Selected text:
- - -
InternLM / lmdeploy

LMDeploy is a toolkit for compressing, deploying, and serving LLMs.
https://lmdeploy.readthedocs.io/en/latest/
Apache License 2.0
3.11k stars 280 forks source link

fix qwen-vl-chat hung #1824

Closed irexyc closed 1 week ago

irexyc commented 1 week ago

Motivation

from lmdeploy import pipeline
from lmdeploy.vl import load_image
pipe = pipeline('/nvme/shared/Qwen-VL-Chat/', log_level='INFO')
im = load_image('tiger.jpeg')
pipe.vl_encoder.forward([im])
  File "/home/chenxin/miniconda3/envs/38/lib/python3.8/site-packages/torch/nn/modules/module.py", line 1527, in _call_impl
    return forward_call(*args, **kwargs)
- - -
Material provided:
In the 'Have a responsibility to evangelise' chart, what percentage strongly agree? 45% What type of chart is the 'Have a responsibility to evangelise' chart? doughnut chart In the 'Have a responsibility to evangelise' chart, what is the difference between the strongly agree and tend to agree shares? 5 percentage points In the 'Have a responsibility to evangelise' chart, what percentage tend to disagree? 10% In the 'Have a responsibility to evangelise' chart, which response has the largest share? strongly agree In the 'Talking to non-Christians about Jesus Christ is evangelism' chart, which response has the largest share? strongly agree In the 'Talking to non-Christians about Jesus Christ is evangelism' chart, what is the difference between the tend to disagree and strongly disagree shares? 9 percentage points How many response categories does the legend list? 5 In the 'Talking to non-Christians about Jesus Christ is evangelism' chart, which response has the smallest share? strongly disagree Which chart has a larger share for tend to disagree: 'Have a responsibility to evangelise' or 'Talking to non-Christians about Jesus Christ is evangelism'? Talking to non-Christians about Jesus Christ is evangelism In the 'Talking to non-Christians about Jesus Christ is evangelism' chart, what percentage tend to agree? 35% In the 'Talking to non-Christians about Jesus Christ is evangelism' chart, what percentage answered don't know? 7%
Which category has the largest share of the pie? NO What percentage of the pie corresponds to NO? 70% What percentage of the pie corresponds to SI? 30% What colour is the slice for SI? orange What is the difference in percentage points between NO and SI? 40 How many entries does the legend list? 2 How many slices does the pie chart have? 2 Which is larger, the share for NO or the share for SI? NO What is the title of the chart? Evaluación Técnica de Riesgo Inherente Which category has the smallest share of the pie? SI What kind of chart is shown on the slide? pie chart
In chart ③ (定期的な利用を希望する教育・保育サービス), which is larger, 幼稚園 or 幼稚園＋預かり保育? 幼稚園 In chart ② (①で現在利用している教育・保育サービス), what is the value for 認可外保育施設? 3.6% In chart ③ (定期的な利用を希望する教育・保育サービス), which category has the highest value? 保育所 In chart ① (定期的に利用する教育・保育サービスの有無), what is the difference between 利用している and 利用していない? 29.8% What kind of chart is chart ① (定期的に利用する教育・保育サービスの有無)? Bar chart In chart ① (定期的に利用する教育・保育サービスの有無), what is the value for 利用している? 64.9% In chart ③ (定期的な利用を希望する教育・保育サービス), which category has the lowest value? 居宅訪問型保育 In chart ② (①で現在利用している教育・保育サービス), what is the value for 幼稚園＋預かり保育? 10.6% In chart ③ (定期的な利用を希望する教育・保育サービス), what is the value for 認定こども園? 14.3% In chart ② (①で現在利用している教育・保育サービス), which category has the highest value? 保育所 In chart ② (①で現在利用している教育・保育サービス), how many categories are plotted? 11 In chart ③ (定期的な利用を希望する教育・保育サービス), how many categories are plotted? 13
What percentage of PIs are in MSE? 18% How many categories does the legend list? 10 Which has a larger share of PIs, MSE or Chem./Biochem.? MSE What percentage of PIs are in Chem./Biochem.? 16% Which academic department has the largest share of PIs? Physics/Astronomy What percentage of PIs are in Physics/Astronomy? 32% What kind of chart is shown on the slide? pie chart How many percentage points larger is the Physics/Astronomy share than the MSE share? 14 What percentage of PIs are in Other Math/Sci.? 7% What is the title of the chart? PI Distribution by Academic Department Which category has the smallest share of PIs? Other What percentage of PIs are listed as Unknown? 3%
- - -
Activity list:
a. From the lmdeploy page, set down the stretch from "irexyc commented 1" through "pipe = pipeline('/nvme/shared/Qwen-VL-Chat/', log_level='INFO')".
b. Render this sentence from the lmdeploy page in French: "LMDeploy is a toolkit for compressing, deploying, and serving LLMs."

Solutions for each task:
a.
irexyc commented 1 week ago

Motivation

from lmdeploy import pipeline
from lmdeploy.vl import load_image
pipe = pipeline('/nvme/shared/Qwen-VL-Chat/', log_level='INFO')

b. LMDeploy est une boîte à outils pour compresser, déployer et servir des LLM.